Enrollment: 151 screened; 124 randomized (S-ketamine n=61; placebo n=63); 4 lost to follow-up (1 vs 3); 120 analyzed (60 per arm). Baseline demographics and intraoperative parameters were similar between groups. Mood outcomes: Significant group-by-time interactions for HAMD-17 and PHQ-9 (both p<0.001). Group differences favored S-ketamine at POD 1, 3, and 7 (all p<0.001), with no difference at day 30. At day 7, change from baseline showed larger improvements with S-ketamine: HAMD-17 −8.8±3.27 vs −3.5±2.17 (treatment difference −5.3 points [SE 0.50], 95% CI −6.3 to −4.3; p<0.001); PHQ-9 −6.7±2.53 vs −2.2±1.49 (treatment difference −4.5 points [SE 0.38], 95% CI −5.2 to −3.7; p<0.001). Quality of recovery: Significant group-by-time interaction (p<0.001); higher QoR-15 in S-ketamine at POD 3 and 7 (both Bonferroni-adjusted p<0.001); no difference at POD 1 or day 30. Pain outcomes: Significant interaction for NRS (p<0.001) with lower pain scores in S-ketamine at PACU, POD 1, POD 2 (all adjusted p<0.001); no difference at POD 7. Postoperative opioid consumption within 2 days was lower with S-ketamine (mean 16.4 mg [SD 5.9] vs 23.9 mg [SD 8.4] IV morphine equivalents; p<0.05). Inflammatory markers: CRP and IL-6 decreased over time (CRP time effect F=169.501, p<0.001; IL-6 time effect F=8.230, p<0.001) with no group effect or group-by-time interaction (all p>0.5). Safety and recovery: No significant differences in postoperative complications, side effects (most common: dizziness, nausea, irritability; all self-limited), time to extubation, prolonged postoperative ileus, or length of hospital stay (median 20 vs 21 days; p=0.185).

The intraoperative administration of low-dose S-ketamine in CD patients with preoperative mild-to-moderate depressive symptoms produced meaningful reductions in depressive scores for up to one week after surgery and improved quality of recovery, while also reducing early postoperative pain and opioid needs. These findings support the hypothesis that perioperative S-ketamine can modulate mood in the stressful surgical context, consistent with prior reports in other surgical populations. The absence of group differences in CRP and IL-6 suggests that any anti-inflammatory effects of S-ketamine were not discernible against the robust postoperative inflammatory response after bowel surgery. Importantly, S-ketamine did not increase psychiatric adverse events or postoperative complications, indicating favorable tolerability at the doses used. Clinically, reduced depressive symptoms and lower opioid exposure are particularly relevant for CD patients, given associations between opioid use and adverse outcomes in IBD.

Among CD patients undergoing bowel resection with mild-to-moderate depressive symptoms, intraoperative low-dose S-ketamine reduced depressive symptoms through the first postoperative week, improved recovery quality, and decreased early postoperative pain and opioid consumption without compromising safety.
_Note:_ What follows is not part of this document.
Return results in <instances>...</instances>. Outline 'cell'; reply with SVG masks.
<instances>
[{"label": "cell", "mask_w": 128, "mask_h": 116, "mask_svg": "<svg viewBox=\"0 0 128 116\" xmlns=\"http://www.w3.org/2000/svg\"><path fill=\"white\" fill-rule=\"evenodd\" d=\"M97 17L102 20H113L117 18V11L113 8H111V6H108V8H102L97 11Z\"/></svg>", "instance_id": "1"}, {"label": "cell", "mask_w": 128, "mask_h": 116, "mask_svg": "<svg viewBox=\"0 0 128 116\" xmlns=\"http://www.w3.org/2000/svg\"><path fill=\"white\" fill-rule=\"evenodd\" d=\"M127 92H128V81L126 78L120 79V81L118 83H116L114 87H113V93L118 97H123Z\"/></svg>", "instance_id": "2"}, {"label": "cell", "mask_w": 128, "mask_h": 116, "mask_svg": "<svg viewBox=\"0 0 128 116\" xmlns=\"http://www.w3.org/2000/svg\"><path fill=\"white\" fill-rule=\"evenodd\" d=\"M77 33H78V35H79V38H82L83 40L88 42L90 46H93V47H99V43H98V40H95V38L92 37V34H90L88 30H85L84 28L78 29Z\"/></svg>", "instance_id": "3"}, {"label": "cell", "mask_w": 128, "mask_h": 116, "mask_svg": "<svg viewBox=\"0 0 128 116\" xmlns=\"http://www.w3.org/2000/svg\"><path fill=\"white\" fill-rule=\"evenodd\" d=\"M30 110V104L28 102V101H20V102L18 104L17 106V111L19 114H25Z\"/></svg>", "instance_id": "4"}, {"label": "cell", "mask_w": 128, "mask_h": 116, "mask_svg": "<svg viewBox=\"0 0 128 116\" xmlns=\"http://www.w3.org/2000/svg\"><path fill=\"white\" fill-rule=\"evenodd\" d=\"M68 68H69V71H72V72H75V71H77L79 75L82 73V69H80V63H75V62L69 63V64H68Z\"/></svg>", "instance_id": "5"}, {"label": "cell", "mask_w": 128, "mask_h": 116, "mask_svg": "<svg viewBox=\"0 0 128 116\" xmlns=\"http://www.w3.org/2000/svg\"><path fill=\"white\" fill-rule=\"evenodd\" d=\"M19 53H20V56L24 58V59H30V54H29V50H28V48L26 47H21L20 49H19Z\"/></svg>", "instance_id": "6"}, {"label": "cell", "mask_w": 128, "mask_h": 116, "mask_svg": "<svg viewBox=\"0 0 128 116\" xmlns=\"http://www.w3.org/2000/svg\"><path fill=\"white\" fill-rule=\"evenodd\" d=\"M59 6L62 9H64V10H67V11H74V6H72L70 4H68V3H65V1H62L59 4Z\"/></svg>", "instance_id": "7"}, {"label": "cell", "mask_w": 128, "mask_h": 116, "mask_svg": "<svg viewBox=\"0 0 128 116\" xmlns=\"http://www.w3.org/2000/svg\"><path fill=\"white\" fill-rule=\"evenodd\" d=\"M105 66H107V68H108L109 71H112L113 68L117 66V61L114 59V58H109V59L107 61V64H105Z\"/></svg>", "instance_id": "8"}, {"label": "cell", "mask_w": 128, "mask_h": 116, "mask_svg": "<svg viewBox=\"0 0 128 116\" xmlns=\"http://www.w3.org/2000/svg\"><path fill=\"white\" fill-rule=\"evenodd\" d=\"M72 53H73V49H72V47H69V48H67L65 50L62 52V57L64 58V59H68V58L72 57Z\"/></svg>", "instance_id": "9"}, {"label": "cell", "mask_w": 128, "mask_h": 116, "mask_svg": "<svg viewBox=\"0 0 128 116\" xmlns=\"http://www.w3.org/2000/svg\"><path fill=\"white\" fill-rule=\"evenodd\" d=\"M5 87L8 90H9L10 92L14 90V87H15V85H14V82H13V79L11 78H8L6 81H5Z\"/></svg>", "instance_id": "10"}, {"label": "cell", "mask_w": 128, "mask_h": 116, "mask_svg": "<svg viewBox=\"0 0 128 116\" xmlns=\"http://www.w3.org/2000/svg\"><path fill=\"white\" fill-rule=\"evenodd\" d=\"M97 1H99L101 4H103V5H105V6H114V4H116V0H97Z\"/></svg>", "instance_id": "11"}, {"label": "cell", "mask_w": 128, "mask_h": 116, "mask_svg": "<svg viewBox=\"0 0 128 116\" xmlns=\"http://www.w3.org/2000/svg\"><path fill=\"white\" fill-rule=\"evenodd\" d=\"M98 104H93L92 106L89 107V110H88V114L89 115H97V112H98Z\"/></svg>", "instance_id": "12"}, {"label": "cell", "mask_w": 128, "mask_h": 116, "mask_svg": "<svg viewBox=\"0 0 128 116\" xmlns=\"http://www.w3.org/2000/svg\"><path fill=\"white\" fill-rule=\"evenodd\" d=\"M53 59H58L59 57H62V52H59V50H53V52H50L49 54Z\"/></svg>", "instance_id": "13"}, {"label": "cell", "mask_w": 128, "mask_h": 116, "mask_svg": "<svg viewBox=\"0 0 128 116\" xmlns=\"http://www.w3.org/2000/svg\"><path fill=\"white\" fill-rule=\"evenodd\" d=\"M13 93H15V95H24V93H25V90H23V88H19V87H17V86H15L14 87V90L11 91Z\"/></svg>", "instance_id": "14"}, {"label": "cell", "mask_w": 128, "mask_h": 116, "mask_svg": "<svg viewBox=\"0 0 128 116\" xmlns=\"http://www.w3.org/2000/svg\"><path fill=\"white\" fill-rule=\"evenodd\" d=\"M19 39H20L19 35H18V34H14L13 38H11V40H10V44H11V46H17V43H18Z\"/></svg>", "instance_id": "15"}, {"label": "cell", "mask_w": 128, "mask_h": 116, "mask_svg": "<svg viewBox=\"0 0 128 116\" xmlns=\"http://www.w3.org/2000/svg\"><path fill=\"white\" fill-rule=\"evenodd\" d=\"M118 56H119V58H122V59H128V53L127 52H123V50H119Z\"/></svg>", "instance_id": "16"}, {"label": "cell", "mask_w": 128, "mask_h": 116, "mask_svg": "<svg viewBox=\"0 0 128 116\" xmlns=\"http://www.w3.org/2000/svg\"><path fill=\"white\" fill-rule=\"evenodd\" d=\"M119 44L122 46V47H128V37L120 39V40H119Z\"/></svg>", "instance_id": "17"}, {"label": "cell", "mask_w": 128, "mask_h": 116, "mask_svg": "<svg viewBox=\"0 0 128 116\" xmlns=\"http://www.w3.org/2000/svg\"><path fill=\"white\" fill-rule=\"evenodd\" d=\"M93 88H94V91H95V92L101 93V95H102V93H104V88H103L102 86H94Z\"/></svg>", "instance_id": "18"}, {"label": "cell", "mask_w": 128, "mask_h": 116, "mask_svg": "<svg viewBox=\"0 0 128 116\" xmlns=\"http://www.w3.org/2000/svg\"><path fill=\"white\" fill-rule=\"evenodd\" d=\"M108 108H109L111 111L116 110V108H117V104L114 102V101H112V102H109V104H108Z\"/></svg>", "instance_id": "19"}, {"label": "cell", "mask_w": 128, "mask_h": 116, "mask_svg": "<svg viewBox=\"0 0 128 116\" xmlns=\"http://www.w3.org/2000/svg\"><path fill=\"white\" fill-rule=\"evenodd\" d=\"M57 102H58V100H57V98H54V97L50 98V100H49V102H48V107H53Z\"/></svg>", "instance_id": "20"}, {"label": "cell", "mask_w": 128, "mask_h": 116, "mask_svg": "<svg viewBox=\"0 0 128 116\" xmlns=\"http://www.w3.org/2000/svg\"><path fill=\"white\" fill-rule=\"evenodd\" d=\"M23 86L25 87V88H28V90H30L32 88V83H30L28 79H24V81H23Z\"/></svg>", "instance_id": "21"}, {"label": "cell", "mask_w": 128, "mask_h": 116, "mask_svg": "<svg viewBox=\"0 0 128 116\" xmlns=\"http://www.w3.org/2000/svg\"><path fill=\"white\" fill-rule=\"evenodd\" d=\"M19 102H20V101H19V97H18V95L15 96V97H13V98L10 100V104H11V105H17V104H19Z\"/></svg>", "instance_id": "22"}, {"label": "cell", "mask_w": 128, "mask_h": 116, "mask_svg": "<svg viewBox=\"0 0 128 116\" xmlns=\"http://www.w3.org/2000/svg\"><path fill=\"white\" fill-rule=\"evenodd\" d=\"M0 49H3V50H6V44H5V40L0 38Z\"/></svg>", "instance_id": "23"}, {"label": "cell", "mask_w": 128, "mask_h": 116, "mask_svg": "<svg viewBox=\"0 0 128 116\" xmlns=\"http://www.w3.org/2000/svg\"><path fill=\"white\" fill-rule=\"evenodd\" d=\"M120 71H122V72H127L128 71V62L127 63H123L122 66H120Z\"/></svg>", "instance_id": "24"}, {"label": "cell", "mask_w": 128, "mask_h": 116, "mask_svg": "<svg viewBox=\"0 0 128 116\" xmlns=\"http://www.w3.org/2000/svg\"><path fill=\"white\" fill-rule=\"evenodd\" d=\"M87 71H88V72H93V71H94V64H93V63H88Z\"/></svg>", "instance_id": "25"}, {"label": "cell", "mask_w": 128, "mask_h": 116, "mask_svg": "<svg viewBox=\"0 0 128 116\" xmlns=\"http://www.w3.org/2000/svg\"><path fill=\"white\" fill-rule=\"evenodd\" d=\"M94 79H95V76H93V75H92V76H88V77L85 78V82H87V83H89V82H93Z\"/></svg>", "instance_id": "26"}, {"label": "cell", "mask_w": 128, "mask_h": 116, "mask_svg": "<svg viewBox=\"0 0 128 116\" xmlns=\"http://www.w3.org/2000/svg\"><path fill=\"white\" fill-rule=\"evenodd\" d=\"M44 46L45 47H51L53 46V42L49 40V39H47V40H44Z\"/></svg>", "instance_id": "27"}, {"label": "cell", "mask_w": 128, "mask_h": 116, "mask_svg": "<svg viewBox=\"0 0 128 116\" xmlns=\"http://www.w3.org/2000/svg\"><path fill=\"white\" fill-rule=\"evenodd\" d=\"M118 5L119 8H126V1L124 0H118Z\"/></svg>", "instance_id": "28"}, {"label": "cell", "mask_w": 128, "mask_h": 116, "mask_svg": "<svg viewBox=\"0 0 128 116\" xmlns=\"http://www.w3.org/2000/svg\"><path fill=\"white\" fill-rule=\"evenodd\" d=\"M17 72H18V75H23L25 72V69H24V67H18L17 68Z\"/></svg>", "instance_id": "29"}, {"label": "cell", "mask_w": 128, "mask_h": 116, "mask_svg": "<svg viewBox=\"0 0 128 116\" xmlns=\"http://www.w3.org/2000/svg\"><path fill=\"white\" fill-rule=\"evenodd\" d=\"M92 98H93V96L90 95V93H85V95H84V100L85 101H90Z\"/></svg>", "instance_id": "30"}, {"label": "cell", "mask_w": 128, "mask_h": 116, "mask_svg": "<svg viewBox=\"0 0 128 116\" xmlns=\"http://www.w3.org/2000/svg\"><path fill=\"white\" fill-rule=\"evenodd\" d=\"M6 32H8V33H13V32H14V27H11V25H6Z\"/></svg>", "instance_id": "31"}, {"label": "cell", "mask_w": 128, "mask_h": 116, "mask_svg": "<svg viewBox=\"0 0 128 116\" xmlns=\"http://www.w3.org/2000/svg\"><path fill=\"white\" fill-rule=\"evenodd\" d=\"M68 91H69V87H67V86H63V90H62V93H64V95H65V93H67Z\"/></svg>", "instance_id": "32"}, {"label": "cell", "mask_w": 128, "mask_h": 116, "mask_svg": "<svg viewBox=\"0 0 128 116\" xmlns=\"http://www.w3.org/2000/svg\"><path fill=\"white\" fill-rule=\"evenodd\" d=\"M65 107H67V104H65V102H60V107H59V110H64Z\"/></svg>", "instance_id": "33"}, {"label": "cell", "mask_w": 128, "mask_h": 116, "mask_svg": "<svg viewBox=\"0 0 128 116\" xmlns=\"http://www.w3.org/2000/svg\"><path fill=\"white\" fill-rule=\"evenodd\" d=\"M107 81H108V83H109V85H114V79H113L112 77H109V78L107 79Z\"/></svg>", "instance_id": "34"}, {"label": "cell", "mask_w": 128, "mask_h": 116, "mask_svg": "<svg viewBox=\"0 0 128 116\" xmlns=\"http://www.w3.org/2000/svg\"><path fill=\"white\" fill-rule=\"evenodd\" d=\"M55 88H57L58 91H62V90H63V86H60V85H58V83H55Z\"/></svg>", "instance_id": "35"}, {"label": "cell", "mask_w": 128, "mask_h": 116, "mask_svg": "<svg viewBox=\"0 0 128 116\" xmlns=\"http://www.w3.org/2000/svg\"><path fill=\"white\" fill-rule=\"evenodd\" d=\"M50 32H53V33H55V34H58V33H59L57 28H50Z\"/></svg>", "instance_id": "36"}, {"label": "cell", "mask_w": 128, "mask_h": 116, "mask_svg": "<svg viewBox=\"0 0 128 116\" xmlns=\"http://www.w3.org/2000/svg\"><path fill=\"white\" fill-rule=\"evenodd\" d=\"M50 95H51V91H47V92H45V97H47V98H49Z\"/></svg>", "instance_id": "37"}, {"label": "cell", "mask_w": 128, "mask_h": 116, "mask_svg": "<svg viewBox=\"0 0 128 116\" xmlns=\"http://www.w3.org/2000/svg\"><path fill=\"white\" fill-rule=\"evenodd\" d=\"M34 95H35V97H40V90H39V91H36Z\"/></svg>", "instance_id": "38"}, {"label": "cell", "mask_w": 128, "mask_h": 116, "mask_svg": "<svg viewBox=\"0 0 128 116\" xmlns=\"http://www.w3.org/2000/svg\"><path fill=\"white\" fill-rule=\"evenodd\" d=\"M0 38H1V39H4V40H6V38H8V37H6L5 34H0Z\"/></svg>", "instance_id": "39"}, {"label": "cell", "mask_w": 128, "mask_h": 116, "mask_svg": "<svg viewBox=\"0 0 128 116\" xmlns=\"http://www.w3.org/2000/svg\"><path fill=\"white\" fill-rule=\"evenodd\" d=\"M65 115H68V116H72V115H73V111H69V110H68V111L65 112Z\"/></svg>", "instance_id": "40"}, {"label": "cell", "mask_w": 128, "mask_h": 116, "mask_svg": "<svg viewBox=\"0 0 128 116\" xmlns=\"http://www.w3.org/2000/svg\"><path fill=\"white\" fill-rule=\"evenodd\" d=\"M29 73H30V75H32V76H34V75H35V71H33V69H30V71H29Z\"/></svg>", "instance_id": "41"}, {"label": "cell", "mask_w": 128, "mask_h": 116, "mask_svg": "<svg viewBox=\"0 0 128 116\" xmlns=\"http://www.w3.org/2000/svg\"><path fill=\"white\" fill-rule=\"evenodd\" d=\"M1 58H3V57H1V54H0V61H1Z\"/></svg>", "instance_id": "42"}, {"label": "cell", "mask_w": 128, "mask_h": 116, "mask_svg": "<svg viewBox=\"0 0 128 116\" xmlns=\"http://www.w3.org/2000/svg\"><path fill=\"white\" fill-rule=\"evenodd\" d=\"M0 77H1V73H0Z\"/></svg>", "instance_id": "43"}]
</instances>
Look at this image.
Future multicenter trials should evaluate optimal dosing, comparative effectiveness versus standard antidepressants, mechanistic biomarkers (e.g., BDNF, 5-HT, cytokines), and longer-term mood and disease outcomes across diverse surgical settings.
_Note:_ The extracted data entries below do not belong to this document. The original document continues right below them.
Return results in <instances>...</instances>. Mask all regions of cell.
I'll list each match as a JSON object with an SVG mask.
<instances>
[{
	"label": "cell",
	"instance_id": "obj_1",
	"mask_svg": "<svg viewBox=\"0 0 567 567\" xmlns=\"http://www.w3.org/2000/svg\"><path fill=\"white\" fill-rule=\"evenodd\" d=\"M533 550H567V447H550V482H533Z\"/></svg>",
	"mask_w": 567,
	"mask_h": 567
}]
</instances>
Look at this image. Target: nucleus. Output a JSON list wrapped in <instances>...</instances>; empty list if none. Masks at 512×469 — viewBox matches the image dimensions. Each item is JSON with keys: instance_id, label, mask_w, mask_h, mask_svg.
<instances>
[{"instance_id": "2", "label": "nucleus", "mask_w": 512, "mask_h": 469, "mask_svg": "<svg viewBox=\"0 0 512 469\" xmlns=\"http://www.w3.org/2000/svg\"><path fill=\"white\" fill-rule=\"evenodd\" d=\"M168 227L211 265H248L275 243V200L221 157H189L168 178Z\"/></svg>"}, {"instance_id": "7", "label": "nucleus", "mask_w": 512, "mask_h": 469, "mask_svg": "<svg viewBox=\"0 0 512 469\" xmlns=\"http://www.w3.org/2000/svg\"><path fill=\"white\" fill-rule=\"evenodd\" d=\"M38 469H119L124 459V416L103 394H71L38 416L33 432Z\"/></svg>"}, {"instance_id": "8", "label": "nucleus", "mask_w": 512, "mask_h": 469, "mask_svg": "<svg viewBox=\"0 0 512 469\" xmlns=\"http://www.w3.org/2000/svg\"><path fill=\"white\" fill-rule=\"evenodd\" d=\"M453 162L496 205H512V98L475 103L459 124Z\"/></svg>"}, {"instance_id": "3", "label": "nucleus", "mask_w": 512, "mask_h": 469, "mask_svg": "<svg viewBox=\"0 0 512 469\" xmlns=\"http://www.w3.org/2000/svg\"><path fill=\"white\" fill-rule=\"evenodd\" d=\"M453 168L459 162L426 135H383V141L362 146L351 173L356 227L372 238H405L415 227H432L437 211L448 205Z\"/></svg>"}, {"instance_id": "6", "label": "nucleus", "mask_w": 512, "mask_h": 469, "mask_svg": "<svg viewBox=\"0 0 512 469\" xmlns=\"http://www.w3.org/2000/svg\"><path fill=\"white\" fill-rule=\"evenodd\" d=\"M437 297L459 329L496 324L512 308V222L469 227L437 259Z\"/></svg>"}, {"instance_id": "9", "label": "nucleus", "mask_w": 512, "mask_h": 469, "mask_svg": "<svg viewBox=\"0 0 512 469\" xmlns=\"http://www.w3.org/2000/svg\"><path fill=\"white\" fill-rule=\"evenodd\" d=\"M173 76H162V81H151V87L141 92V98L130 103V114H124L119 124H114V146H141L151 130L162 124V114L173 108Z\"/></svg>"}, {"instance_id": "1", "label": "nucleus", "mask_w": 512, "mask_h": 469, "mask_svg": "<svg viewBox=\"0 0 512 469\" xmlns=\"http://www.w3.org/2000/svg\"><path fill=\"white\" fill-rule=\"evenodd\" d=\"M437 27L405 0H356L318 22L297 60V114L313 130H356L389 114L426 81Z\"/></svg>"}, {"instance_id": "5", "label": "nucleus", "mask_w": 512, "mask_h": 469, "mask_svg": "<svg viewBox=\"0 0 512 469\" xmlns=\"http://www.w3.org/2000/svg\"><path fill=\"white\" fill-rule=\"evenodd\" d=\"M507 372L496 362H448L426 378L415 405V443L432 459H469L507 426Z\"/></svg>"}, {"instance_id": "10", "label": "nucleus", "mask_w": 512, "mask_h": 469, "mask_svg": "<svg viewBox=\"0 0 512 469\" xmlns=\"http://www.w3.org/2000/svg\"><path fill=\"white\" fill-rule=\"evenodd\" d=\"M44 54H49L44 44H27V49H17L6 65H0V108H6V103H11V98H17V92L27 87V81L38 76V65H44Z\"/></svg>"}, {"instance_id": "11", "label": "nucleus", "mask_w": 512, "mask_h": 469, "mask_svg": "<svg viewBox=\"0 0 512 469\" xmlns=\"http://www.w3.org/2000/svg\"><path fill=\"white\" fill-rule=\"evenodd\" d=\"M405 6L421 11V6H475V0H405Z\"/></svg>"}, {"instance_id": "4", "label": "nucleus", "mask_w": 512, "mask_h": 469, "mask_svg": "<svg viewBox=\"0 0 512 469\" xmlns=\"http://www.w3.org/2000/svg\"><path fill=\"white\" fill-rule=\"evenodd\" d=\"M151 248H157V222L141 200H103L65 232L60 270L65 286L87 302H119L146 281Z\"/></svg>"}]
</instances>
• Biomarker mechanistic assessments (e.g., serum BDNF and 5-HT) were not performed, precluding correlations with mood changes.
• Potential pharmacologic interactions (e.g., with intraoperative dexmedetomidine) may have influenced outcomes.
• Only a single low-dose S-ketamine regimen was tested; no comparison with other doses or with oral antidepressants, which often require >1 week for effect.
• Follow-up was limited to 3 months, insufficient to assess long-term CD course and sustained antidepressant effects.
• Exploratory additional serum analyses were declined by patients.
• The strong postoperative inflammatory response may have masked any anti-inflammatory effects of S-ketamine on CRP/IL-6.